» **Article**:
=-=-=-=-=

Périphéries

Studio national des arts contemporains, Tourcoing

Mémoire vive

Six mois après l’accueil des premiers étudiants, le studio national des arts contemporains Le Fresnoy, installé à Tourcoing, ouvre ses portes au grand public à l’occasion du vernissage de sa première exposition. Alentour les voisins observent d’un œil tranquille la mue du bâtiment, longtemps pôle incontournable de divertissement transformé en vivier d’avant-garde artistique multimédia. Où tout le monde investit un brin d’âme dans le lieu hybride, habité par les fantômes réels du passé et les ombres virtuelles du présent.

Avec méthode, les invités se déploient dans le Fresnoy. Chacun son rôle. Il y a qui monte, il y a qui descend. Sur les passerelles qui surplombent le quartier, les convives s’extasient devant les jardins ouvriers des environs. Filiformes et fleuris de lilas. En bas, les visiteurs d’un soir s’agglutinent dans les étroits couloirs de l’exposition. Au passage, ils piétinent une phrase de Rilke écrite noir sur blanc à même le sol. « Nous vivons la disparition de toutes les choses visibles qui ne seront jamais remplacées. » Des traces de semelles salissent petit à petit la sentence prophétique. Dans les parages, la phrase n’en claque pas moins singulièrement. La baraque à frites de Mimile, envolée. Les quatre cafés pleins à craquer les soirs où l’Ange blanc écrabouillait la tête du Bourreau de Béthune, disparus. La boulangerie qui vendait des glaces le dimanche pour la séance de quatre heures, fondue.

Entre 1905 et 1984, à Tourcoing et alentour, tout gravitait autour du Fresnoy. C’était simple. Du lundi au vendredi, les ouvriers trimaient dans les usines de textile. Le samedi, c’était marché et lèche-vitrines. Et dimanche, après la messe, la foule se pressait de filer quatre francs cinquante aux caissières du Fresnoy pour tour à tour danser la polka, voir Les Temps modernes ou siffler les catcheurs de pacotille. Jusqu’à six mille spectateurs par dimanche. Puis, dans les années 70, les choses visibles ont commencé à disparaître. Sans être remplacées. On connaît la chanson. Des usines ferment, les boutiques de quartier font faillite et les lieux de loisir donnent leurs concerts d’adieu. Tout se concentre alors dans les complexes hyper-giga-commerciaux des périphéries.

=-=-=-=-=

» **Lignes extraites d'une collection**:
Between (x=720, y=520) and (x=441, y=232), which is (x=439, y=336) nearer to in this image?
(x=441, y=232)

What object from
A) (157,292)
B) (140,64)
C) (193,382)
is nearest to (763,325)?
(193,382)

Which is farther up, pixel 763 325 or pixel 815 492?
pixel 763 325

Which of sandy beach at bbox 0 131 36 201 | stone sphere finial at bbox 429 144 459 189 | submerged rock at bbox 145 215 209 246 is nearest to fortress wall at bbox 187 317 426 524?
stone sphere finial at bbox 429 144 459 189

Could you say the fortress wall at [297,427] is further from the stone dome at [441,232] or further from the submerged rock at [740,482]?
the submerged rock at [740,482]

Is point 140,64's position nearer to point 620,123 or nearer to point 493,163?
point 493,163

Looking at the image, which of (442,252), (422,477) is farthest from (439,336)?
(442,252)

=-=-=-=-=

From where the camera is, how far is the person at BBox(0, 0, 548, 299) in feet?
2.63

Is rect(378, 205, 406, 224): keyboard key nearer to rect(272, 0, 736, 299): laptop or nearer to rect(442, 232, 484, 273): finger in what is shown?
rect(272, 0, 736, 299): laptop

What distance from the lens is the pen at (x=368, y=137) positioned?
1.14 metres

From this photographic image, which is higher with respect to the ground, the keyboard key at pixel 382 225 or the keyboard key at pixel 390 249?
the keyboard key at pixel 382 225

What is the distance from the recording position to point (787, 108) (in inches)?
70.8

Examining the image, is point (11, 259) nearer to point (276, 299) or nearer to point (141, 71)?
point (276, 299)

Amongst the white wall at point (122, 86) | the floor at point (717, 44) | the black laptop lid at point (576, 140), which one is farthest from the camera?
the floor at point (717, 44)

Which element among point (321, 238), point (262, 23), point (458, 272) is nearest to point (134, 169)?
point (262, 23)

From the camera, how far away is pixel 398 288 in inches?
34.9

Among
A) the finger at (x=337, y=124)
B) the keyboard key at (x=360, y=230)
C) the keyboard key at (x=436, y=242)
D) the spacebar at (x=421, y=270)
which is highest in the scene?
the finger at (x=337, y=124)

=-=-=-=-=

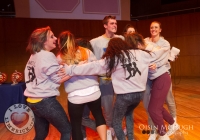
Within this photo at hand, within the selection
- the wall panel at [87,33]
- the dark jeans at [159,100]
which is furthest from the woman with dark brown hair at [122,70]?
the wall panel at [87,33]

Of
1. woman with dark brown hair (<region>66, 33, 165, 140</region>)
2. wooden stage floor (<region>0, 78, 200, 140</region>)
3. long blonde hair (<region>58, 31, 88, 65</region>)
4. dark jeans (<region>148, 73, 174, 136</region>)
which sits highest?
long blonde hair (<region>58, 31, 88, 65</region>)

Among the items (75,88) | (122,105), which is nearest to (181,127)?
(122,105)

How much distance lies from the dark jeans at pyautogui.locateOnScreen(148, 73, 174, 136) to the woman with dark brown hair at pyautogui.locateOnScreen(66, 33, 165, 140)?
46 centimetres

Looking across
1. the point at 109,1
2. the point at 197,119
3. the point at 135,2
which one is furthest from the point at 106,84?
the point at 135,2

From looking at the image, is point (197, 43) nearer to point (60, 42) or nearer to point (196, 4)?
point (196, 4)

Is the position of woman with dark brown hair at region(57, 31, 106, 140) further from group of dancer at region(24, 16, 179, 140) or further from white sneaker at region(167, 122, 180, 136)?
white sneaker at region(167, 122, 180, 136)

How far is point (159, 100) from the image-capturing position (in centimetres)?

=-=-=-=-=

» **Liste des consignes**:
**1)** D'après l'article sur le Fresnoy, combien de spectateurs le lieu pouvait-il accueillir par dimanche ?
**2)** Recopiez, s'il vous plaît, le passage de l'article sur le Fresnoy depuis « Entre 1905 et » jusqu'à « hyper-giga-commerciaux des périphéries. » inclus.
**3)** Rédigez la suite de l'article sur le Fresnoy, en reprenant après sa dernière phrase.

» **En réponse**:
**1)** Jusqu'à six mille spectateurs par dimanche.

**2)**
Entre 1905 et 1984, à Tourcoing et alentour, tout gravitait autour du Fresnoy. C’était simple. Du lundi au vendredi, les ouvriers trimaient dans les usines de textile. Le samedi, c’était marché et lèche-vitrines. Et dimanche, après la messe, la foule se pressait de filer quatre francs cinquante aux caissières du Fresnoy pour tour à tour danser la polka, voir Les Temps modernes ou siffler les catcheurs de pacotille. Jusqu’à six mille spectateurs par dimanche. Puis, dans les années 70, les choses visibles ont commencé à disparaître. Sans être remplacées. On connaît la chanson. Des usines ferment, les boutiques de quartier font faillite et les lieux de loisir donnent leurs concerts d’adieu. Tout se concentre alors dans les complexes hyper-giga-commerciaux des périphéries.

**3)**
Aujourd’hui, deux cafés se disputent la clientèle du studio national des arts contemporains Le Fresnoy, ouvert depuis novembre. Vingt-quatre étudiants et une trentaine de permanents. Parce qu’il nourrit son monde et qu’il l’alimente en presse nationale, c’est le Bayard qui l’emporte. Mais non loin, à l’angle de la rue, l’éponyme café Fresnoy fourbit ses armes : l’année prochaine, des chambres, avec vue imprenable sur la voie rapide Lille-Gand, seront proposées aux nouveaux étudiants, histoire de nouer des liens.

De l’autre côté de l’axe autoroutier, Jacqueline Michiel, mieux connue comme « Madame Jacqueline », garantie pur produit de l’ancien Fresnoy, quarante ans de caisse et de secrétariat, se tord les doigts. « Au début des travaux, quand je passais devant le Fresnoy, mon cœur se brisait littéralement. Pour beaucoup de gens dans le quartier, le Fresnoy était particulier, bien sûr, mais ça n’était que leur jeunesse... Pour moi, c’est toute une vie.  » D’un revers de main, Madame Jacqueline balaie sa nappe de cuisine. « Le jour où je suis allée voir ce qu’il se passait, j’ai été exorcisée. Dépossédée de mon démon. Le Fresnoy revit, et c’est très bien. Je crains juste qu’avec leur salle art et essai, ils ne programment que des films de la Nouvelle Vague. Nous, quand on le faisait, les gens sortaient en se disant qu’ils n’avaient rien compris... »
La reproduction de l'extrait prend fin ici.